------ SOURCE RECORDS

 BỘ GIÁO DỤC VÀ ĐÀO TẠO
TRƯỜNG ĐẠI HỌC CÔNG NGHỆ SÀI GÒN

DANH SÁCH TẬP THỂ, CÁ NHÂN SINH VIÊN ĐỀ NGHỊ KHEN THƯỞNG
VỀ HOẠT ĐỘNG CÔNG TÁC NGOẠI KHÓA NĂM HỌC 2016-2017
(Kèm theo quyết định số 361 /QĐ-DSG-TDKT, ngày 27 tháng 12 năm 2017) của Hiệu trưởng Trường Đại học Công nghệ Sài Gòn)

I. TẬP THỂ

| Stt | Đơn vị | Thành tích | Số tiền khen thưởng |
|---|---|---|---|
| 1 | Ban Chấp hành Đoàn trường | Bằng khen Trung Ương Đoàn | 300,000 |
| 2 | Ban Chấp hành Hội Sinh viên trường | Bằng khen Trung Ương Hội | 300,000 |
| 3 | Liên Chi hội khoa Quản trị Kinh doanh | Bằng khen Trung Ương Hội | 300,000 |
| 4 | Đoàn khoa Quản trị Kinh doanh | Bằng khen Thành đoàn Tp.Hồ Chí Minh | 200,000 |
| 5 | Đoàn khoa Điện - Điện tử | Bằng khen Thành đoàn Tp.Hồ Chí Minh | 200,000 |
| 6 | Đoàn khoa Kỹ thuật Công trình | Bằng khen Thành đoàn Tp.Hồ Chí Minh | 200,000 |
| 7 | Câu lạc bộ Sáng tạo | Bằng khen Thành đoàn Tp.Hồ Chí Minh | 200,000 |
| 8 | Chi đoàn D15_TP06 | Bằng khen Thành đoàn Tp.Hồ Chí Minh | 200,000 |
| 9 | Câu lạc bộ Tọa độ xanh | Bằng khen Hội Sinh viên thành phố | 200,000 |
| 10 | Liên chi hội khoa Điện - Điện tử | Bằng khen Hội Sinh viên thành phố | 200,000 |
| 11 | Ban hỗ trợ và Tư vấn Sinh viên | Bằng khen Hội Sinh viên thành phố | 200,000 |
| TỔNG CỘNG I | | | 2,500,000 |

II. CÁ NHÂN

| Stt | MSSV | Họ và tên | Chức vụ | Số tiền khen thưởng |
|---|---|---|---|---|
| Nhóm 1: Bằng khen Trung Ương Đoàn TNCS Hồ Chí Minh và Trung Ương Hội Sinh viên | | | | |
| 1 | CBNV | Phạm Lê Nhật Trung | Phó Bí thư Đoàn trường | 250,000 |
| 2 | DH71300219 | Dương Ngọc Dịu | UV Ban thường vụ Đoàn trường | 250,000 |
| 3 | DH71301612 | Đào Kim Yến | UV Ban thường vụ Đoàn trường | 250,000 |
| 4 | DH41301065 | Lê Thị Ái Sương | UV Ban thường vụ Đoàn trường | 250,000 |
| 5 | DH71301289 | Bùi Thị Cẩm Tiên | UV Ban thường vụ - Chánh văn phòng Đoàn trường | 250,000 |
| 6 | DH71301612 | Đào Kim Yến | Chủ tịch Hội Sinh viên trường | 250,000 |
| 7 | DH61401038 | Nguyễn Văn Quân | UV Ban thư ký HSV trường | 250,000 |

------------

Each of the entries must be written out again exactly.

 BỘ GIÁO DỤC VÀ ĐÀO TẠO
TRƯỜNG ĐẠI HỌC CÔNG NGHỆ SÀI GÒN

DANH SÁCH TẬP THỂ, CÁ NHÂN SINH VIÊN ĐỀ NGHỊ KHEN THƯỞNG
VỀ HOẠT ĐỘNG CÔNG TÁC NGOẠI KHÓA NĂM HỌC 2016-2017
(Kèm theo quyết định số 361 /QĐ-DSG-TDKT, ngày 27 tháng 12 năm 2017) của Hiệu trưởng Trường Đại học Công nghệ Sài Gòn)

I. TẬP THỂ

| Stt | Đơn vị | Thành tích | Số tiền khen thưởng |
|---|---|---|---|
| 1 | Ban Chấp hành Đoàn trường | Bằng khen Trung Ương Đoàn | 300,000 |
| 2 | Ban Chấp hành Hội Sinh viên trường | Bằng khen Trung Ương Hội | 300,000 |
| 3 | Liên Chi hội khoa Quản trị Kinh doanh | Bằng khen Trung Ương Hội | 300,000 |
| 4 | Đoàn khoa Quản trị Kinh doanh | Bằng khen Thành đoàn Tp.Hồ Chí Minh | 200,000 |
| 5 | Đoàn khoa Điện - Điện tử | Bằng khen Thành đoàn Tp.Hồ Chí Minh | 200,000 |
| 6 | Đoàn khoa Kỹ thuật Công trình | Bằng khen Thành đoàn Tp.Hồ Chí Minh | 200,000 |
| 7 | Câu lạc bộ Sáng tạo | Bằng khen Thành đoàn Tp.Hồ Chí Minh | 200,000 |
| 8 | Chi đoàn D15_TP06 | Bằng khen Thành đoàn Tp.Hồ Chí Minh | 200,000 |
| 9 | Câu lạc bộ Tọa độ xanh | Bằng khen Hội Sinh viên thành phố | 200,000 |
| 10 | Liên chi hội khoa Điện - Điện tử | Bằng khen Hội Sinh viên thành phố | 200,000 |
| 11 | Ban hỗ trợ và Tư vấn Sinh viên | Bằng khen Hội Sinh viên thành phố | 200,000 |
| TỔNG CỘNG I | | | 2,500,000 |

II. CÁ NHÂN

| Stt | MSSV | Họ và tên | Chức vụ | Số tiền khen thưởng |
|---|---|---|---|---|
| Nhóm 1: Bằng khen Trung Ương Đoàn TNCS Hồ Chí Minh và Trung Ương Hội Sinh viên | | | | |
| 1 | CBNV | Phạm Lê Nhật Trung | Phó Bí thư Đoàn trường | 250,000 |
| 2 | DH71300219 | Dương Ngọc Dịu | UV Ban thường vụ Đoàn trường | 250,000 |
| 3 | DH71301612 | Đào Kim Yến | UV Ban thường vụ Đoàn trường | 250,000 |
| 4 | DH41301065 | Lê Thị Ái Sương | UV Ban thường vụ Đoàn trường | 250,000 |
| 5 | DH71301289 | Bùi Thị Cẩm Tiên | UV Ban thường vụ - Chánh văn phòng Đoàn trường | 250,000 |
| 6 | DH71301612 | Đào Kim Yến | Chủ tịch Hội Sinh viên trường | 250,000 |
| 7 | DH61401038 | Nguyễn Văn Quân | UV Ban thư ký HSV trường | 250,000 |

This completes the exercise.